Car le véritable tour de force d’Embrujo, españolada dans laquelle Serrano de Osma entendait « atteindre aux ténèbres de l’inconscient par les routes brillantes du folklore » (Cinema, octobre 1946), ne réside pas seulement en son expérimentation formelle et l’adéquation, jusque-là inédite, entre le rythme cinématographique et le rythme du chant. Le film tire sa singularité d’avoir initié un jeu de vases communicants, qui voulait que le traitement expérimental d’un sujet populaire soit l’occasion, en sens inverse, de faire d’un film expérimental une œuvre rentable et commerciale, en mesure d’être produite et distribuée au sein du circuit traditionnel.
Carlos Serrano de Osma, en libre-penseur, réussit son pari et poursuivit sa route, essaimant sur son trajet moins d’une dizaine de longs métrages. Après un dernier film réalisé en 1960, La rosa roja, il quitte le monde du cinéma comme il y était venu, soudainement, une fois la formidable énergie créatrice à l’origine de ses films consommée tout entière.
Españolada
Une españolada est un terme à connotation dépréciative désignant une œuvre artistique exagérant ou falsifiant le caractère espagnol, stéréotype né d’une réduction de la réalité hispanique et notamment andalouse. En un mouvement paradoxal, Carlos Serrano de Osma entendait « atteindre aux ténèbres de l’inconscient » précisément à travers l’image superficielle et exagérée de la tradition de son pays.
« Sans queue ni tête »
Le public ne fut pas le seul, à la sortie, à être désorienté par le film de Serrano de Osma.

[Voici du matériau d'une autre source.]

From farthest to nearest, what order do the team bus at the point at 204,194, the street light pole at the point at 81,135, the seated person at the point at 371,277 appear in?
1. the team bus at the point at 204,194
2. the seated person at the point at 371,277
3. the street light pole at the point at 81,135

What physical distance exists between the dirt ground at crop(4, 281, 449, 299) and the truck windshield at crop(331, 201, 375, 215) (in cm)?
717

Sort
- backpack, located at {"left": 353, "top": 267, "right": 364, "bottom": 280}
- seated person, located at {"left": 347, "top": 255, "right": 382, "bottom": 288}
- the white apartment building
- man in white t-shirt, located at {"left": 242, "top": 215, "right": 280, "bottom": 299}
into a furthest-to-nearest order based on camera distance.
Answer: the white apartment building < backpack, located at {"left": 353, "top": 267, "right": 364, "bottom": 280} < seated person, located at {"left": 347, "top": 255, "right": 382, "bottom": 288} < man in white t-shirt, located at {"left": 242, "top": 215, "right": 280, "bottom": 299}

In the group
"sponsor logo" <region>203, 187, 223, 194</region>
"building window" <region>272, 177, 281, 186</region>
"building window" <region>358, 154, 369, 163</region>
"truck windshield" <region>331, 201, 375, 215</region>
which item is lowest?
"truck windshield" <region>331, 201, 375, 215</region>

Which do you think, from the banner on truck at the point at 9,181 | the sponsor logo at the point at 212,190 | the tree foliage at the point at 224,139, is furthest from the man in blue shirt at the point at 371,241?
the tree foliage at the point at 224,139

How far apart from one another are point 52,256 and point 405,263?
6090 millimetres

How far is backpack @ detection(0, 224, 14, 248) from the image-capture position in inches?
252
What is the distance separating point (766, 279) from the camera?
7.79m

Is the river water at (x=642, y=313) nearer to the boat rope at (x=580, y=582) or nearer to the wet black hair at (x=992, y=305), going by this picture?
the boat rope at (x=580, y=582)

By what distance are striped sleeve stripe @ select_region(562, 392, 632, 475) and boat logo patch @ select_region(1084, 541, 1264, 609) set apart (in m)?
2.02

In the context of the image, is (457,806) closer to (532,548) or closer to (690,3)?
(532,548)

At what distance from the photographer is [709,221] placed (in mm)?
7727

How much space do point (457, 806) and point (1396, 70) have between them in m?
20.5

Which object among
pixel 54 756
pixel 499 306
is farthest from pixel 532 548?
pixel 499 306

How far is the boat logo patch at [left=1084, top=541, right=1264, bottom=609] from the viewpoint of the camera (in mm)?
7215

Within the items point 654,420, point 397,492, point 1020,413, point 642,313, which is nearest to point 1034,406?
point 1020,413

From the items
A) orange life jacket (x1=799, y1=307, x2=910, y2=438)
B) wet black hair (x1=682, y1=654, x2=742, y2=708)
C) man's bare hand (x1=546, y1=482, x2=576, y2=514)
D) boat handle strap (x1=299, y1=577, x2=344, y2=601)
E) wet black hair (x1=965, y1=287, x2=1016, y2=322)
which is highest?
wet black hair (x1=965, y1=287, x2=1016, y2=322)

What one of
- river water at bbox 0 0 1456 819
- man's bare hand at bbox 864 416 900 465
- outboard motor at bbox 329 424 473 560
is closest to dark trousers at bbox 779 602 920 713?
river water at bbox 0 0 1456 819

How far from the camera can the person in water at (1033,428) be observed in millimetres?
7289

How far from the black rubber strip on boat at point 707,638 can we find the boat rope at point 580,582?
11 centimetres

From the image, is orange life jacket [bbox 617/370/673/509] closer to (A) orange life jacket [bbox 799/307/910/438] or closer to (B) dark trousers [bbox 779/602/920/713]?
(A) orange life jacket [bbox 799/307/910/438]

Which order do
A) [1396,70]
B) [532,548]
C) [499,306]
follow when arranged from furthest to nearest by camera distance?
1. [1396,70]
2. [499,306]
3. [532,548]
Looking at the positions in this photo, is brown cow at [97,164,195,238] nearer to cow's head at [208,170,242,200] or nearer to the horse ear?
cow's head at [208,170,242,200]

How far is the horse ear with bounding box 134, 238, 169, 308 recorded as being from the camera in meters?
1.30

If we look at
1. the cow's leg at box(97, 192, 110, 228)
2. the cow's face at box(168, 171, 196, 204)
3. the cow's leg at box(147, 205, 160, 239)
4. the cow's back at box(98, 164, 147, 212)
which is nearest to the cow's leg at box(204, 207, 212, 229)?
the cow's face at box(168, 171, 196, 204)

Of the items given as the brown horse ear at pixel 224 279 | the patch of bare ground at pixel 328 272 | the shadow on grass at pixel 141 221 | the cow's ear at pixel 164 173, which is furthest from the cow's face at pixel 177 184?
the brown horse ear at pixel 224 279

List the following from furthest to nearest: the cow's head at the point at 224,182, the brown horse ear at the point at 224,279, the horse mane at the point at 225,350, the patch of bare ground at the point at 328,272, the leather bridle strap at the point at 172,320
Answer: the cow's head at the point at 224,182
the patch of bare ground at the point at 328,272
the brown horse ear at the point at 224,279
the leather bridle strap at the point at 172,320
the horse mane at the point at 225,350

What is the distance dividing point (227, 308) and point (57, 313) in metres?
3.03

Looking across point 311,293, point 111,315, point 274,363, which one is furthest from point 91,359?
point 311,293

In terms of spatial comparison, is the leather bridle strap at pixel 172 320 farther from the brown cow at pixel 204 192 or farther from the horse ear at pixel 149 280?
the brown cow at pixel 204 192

Lola Flores elle-même déclara qu’Embrujo était un film « sans queue ni tête », estimant que son réalisateur était probablement fou.
Cuite mémorable
Manolo Caracol était connu pour être sévillan jusqu’au bout des doigts. À tel point que lorsque le Sevilla F.C., l’un des deux clubs de football de la ville, remporta le championnat espagnol de 1946, il se soûla si fort qu’il dut être hospitalisé pendant plusieurs jours, durant lesquels les membres de l’équipe victorieuse vinrent lui rendre visite.
Embrujo
Espagne, 1948, 1h11, noir et blanc, format 1.37
Réalisation : Carlos Serrano de Osma
Scénario : Pedro Lazaga, Carlos Serrano de Osma
Photo : Salvador Torres Garriga
Musique : Jesús García Leoz
Montage : Antonio Graciani
Décors : José González de Ubieta
Costumes : José González de Ubieta, Encarnación Gutiérrez
Production : Fernando Butragueño, Producciones Boga
Interprètes : Lola Flores (Lola), Manolo Caracol (Manolo), Fernando Fernán (Gómez Mentor), María Dolores (Pradera Tita), Camino Garrigó (Taranta), Joaquín Soler Serrano (Roberto), Fernando Sancho (Monsieur Benson), Antonio Bofarull (Don Antonio), Jesús Puche (Johnson), Julia Molina (Eugenia), Charo Montemar (la jeune fille), Vila (la violoniste)
Sortie en Espagne : 29 avril 1948
FILM RESTAURÉ
Restauré par la Filmoteca Española à partir des matériaux les mieux conservés. Nouveau montage réalisé par le réalisateur Carlos Serrano de Osma.